══ PROVIDED ENTRIES

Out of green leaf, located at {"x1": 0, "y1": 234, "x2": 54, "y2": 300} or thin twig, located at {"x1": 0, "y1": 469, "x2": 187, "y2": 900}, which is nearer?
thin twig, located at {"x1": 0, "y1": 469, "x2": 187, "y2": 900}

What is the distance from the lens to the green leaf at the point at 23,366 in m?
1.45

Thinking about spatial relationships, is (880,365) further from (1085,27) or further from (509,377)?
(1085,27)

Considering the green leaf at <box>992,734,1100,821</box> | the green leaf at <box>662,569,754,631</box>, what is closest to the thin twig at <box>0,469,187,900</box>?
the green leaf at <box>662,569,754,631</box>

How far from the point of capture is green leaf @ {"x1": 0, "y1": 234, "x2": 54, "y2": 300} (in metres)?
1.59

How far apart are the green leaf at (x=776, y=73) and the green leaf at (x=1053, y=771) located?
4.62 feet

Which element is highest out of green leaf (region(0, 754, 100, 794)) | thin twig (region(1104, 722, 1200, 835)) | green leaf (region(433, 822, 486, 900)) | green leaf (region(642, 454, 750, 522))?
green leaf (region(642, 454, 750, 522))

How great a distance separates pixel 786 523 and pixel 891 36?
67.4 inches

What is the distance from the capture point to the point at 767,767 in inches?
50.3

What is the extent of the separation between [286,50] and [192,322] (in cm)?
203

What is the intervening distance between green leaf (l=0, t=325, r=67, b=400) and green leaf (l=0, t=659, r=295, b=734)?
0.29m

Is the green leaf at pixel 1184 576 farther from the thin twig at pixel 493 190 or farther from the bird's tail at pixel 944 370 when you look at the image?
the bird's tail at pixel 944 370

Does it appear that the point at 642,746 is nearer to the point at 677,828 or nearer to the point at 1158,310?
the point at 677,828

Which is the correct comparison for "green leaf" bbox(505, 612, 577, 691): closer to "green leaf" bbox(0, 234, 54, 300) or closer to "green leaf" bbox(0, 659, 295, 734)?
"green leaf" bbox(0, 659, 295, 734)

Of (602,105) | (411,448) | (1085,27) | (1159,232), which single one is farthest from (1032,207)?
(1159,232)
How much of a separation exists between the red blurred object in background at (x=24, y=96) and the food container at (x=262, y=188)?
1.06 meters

════

Recast everything from the line containing "How much of" down to the end of the records as a two-column CSV with the headers input and output. Give each record its own row, with its text under input and its answer under output, and put each in one quoted field with any line breaks turned into spaces.

input,output
"How much of a separation exists between the red blurred object in background at (x=24, y=96) and the food container at (x=262, y=188)?","1.06 meters"